また、識別情報保持部42d〜46dは、通信部42h〜46hを介して保冷庫42〜46の保冷庫識別情報をデータ管理サーバ装置200に送信する。
識別情報通知部42i〜46iは、給電装置10と通信を行い、識別情報保持部42d〜46dは、保冷庫識別情報を識別情報通知部42i〜46iを介して給電装置10に送信する。
データ管理サーバ装置200は、各保冷庫42〜46の履歴情報を取得し、管理する。データ管理サーバ装置200は、通信部200a及び履歴データベース200bを有する。
通信部200aは、各保冷庫42〜46と通信を行い、保冷庫42〜46から保冷庫42〜46の情報(保冷庫識別情報及び履歴情報)を取得する。
なお、通信部200aは、給電装置10のコンセント131〜136に挿入された電源プラグ42g〜46gを有さない保冷庫42〜46からも保冷庫42〜46の情報を取得する。履歴データベース200bには、通信部200aによって取得された保冷庫42〜46の情報が記憶されている。
給電装置10のコンセント131〜136は、通信部131b〜136bに替えて識別情報取得部131c〜136cを有する。識別情報取得部131c〜136cは、電源プラグ42g〜46gがコンセント131〜136に挿入され、それが挿抜検出部131a〜136aによって検出された場合、保冷庫42〜46から保冷庫識別情報を取得する。
給電装置10は、通信部210を新たに有する。通信部210は、データ管理サーバ装置200と通信を行い、データ管理サーバ装置200から保冷庫42〜46の情報を取得する。
以下、本実施形態における給電装置10の動作と第1実施形態の給電装置10の動作との相違点を説明する。本実施形態における給電装置10の動作は、図6のステップS14及びS19を除き、第1実施形態の給電装置10の動作と同様である。
図6のステップS14において、情報取得部161は、保冷庫42〜46の情報をデータ管理サーバ装置200から取得する。このとき、情報取得部161は、挿入された電源プラグ42g〜46gを有する保冷庫42〜46の保冷庫識別情報を通信部210を介してデータ管理サーバ装置200に送信する。
データ管理サーバ装置200は、送られてきた保冷庫識別情報に対応する保冷庫42〜46の情報を給電装置10に送信する。情報取得部161は、データ管理サーバ装置200から保冷庫識別情報に対応する保冷庫42〜46の情報を通信部210を介して受信する。

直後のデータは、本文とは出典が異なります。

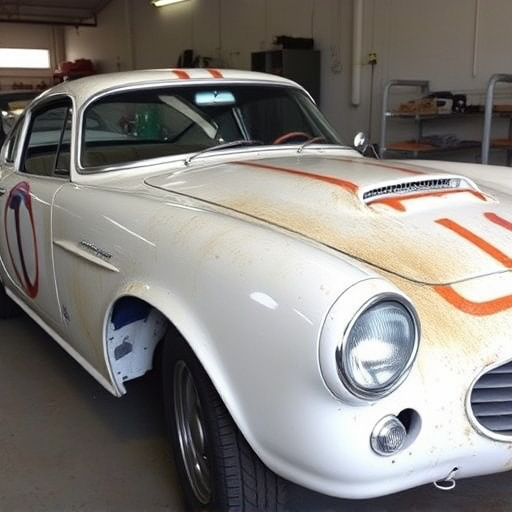 car body restoration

また、図6のステップS19においても同様に、給電リストに登録されている保冷庫識別情報をデータ管理サーバ装置200に送信することで、保冷庫識別情報に対応した保冷庫42〜46の情報を取得する。
以上説明したように、本実施形態の給電装置10は、保冷庫42〜46の情報を管理しているデータ管理サーバ装置200から必要な保冷庫42〜46の情報を取得して、取得した情報に基づいて保冷庫42〜46の給電を制御する。よって、第2実施形態においても、第1実施形態と同様の作用効果を奏する。
その他、上記各実施形態は、何れも本発明を実施するにあたっての具体化の一例を示したものに過ぎず、これらによって本発明の技術的範囲が限定的に解釈されてはならないものである。すなわち、本発明はその要旨、またはその主要な特徴から逸脱することなく、様々な形で実施することができる。